- **WHAT THE TASK ASKS**
Duplicate the stretch of records that begins with the line containing "Is <bbox>0, 416, 90, 531</bbox>: black" and ends with the line containing "fingernail → the hoop earring", both lines included.

### INFORMATION SHOWN

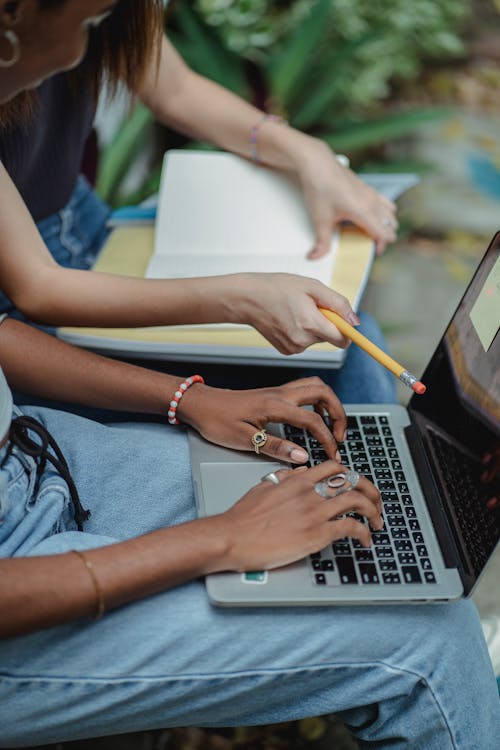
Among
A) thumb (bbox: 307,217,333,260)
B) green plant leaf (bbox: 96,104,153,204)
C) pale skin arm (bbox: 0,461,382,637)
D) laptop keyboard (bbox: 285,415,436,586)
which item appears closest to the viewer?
pale skin arm (bbox: 0,461,382,637)

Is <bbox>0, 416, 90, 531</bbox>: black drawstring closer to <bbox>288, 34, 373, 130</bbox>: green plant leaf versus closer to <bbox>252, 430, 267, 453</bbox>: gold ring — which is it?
<bbox>252, 430, 267, 453</bbox>: gold ring

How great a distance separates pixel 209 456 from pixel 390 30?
256cm

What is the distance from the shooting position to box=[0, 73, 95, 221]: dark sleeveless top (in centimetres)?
129

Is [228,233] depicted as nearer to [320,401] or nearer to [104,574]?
[320,401]

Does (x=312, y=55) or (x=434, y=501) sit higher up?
(x=434, y=501)

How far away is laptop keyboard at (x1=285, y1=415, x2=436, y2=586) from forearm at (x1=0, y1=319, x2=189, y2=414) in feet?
0.62

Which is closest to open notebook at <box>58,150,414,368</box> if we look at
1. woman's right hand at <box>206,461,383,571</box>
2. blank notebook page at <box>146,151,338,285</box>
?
blank notebook page at <box>146,151,338,285</box>

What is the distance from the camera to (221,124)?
5.16 feet

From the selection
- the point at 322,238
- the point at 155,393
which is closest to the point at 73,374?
the point at 155,393

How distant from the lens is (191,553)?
90 cm

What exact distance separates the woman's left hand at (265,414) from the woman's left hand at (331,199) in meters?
0.38

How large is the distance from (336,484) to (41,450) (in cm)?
35

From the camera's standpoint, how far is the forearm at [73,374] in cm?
117

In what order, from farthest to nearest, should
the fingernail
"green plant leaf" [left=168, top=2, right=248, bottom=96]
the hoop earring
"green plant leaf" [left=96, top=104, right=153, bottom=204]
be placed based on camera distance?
"green plant leaf" [left=168, top=2, right=248, bottom=96] → "green plant leaf" [left=96, top=104, right=153, bottom=204] → the fingernail → the hoop earring
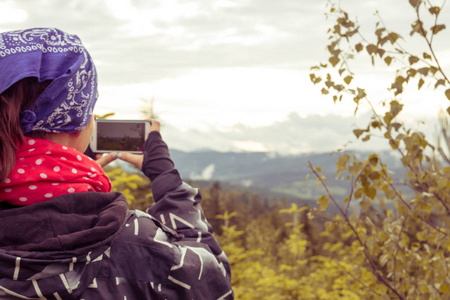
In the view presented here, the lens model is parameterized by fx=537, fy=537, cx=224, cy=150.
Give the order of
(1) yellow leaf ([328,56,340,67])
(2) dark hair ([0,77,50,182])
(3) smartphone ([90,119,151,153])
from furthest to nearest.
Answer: (1) yellow leaf ([328,56,340,67]), (3) smartphone ([90,119,151,153]), (2) dark hair ([0,77,50,182])

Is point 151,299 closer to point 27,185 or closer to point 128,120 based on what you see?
point 27,185

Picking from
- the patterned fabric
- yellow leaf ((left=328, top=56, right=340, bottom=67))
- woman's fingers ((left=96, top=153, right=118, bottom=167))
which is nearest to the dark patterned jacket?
the patterned fabric

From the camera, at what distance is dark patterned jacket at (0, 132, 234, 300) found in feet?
3.89

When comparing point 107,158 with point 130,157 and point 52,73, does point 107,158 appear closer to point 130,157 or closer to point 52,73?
point 130,157

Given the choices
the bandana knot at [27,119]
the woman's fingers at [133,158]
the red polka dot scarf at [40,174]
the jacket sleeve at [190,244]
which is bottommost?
the jacket sleeve at [190,244]

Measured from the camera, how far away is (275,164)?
576 feet

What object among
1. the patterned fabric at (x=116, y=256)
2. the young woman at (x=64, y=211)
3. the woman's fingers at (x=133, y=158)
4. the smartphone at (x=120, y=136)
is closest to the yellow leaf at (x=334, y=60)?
the smartphone at (x=120, y=136)

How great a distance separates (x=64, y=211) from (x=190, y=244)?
35 cm

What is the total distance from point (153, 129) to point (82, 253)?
0.62 meters

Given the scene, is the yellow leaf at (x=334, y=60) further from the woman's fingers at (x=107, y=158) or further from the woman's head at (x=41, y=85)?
the woman's head at (x=41, y=85)

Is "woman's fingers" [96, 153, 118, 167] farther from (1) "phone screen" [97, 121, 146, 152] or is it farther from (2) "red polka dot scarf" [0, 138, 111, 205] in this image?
(2) "red polka dot scarf" [0, 138, 111, 205]

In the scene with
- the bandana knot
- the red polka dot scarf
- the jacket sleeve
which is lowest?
the jacket sleeve

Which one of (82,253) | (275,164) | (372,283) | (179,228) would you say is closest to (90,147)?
(179,228)

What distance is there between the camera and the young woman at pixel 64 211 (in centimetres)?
119
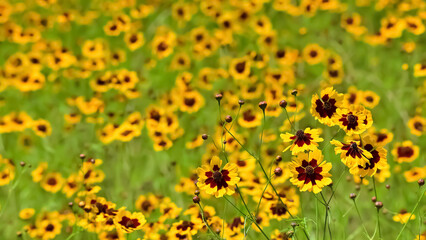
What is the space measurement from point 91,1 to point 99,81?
7.08ft

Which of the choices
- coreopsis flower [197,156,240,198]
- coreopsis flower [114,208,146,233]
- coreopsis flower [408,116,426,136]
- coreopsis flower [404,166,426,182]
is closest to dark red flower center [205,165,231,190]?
coreopsis flower [197,156,240,198]

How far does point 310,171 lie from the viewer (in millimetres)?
1778

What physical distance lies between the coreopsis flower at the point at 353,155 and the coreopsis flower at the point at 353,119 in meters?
0.05

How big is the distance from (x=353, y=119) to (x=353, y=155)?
0.12 meters

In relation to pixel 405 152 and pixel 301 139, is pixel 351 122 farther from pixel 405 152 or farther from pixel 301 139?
pixel 405 152

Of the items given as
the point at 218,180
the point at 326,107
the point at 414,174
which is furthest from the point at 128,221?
the point at 414,174

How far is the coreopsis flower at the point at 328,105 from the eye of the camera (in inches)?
71.8

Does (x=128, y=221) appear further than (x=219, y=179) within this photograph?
Yes

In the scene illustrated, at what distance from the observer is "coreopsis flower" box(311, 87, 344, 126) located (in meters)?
1.82

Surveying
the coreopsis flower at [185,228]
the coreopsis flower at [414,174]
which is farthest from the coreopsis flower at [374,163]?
the coreopsis flower at [414,174]

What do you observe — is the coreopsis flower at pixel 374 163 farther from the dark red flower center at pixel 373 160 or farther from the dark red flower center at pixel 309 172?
the dark red flower center at pixel 309 172

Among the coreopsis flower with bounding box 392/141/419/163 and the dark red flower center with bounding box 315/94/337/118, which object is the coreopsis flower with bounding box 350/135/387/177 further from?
the coreopsis flower with bounding box 392/141/419/163

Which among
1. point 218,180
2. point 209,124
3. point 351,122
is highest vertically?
point 351,122

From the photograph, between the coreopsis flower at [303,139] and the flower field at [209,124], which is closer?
the coreopsis flower at [303,139]
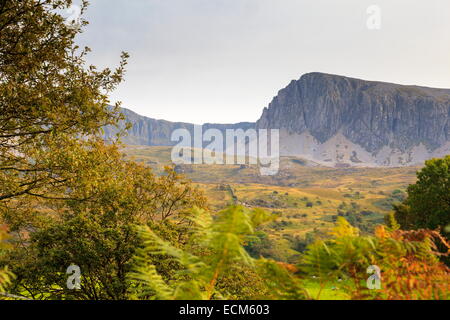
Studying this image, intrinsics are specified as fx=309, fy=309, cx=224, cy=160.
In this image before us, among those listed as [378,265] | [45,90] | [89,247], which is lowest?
[89,247]

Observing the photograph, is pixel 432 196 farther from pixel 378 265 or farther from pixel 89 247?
pixel 378 265

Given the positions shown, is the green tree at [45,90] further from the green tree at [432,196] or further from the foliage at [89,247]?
the green tree at [432,196]

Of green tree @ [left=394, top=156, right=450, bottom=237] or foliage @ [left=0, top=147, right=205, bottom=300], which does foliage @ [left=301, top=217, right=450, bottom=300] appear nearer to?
foliage @ [left=0, top=147, right=205, bottom=300]

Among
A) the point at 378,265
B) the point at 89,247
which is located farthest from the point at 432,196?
the point at 378,265

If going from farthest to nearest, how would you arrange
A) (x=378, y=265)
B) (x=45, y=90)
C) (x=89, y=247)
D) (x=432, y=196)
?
(x=432, y=196)
(x=89, y=247)
(x=45, y=90)
(x=378, y=265)

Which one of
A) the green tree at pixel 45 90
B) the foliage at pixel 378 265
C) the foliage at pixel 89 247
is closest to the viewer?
the foliage at pixel 378 265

######

- **RESULT FOR THIS EXERCISE**
Is <bbox>0, 416, 90, 531</bbox>: black drawstring closer to <bbox>288, 34, 373, 130</bbox>: green plant leaf versus closer to <bbox>252, 430, 267, 453</bbox>: gold ring — which is it?
<bbox>252, 430, 267, 453</bbox>: gold ring

How great a distance separates pixel 209 456 from pixel 390 30?
256cm

What is the distance from the shooting position to box=[0, 73, 95, 221]: dark sleeveless top (in centimetres)?
129

Is [228,233] depicted as nearer to [320,401] or nearer to [104,574]?
[320,401]

Does (x=312, y=55) or (x=434, y=501) sit higher up?
(x=434, y=501)

How far away is laptop keyboard at (x1=285, y1=415, x2=436, y2=586) from forearm at (x1=0, y1=319, x2=189, y2=414) in feet?
0.62

Which is closest to open notebook at <box>58,150,414,368</box> if we look at
1. woman's right hand at <box>206,461,383,571</box>
2. blank notebook page at <box>146,151,338,285</box>
?
blank notebook page at <box>146,151,338,285</box>

What is the distance from the camera to (221,124)?
5.16 feet

From the selection
- the point at 322,238
- the point at 155,393
which is closest to the point at 73,374?
the point at 155,393

How distant from the lens is (191,553)?
90 cm

What exact distance separates the woman's left hand at (265,414) from the woman's left hand at (331,199) in meters?
0.38

How large is the distance from (336,484) to (41,450) (in cm)?
35

From the camera's standpoint, how far is the forearm at [73,374] in cm?
117

In what order, from farthest to nearest, should
the fingernail
"green plant leaf" [left=168, top=2, right=248, bottom=96]
the hoop earring
"green plant leaf" [left=96, top=104, right=153, bottom=204]
be placed based on camera distance?
"green plant leaf" [left=168, top=2, right=248, bottom=96] → "green plant leaf" [left=96, top=104, right=153, bottom=204] → the fingernail → the hoop earring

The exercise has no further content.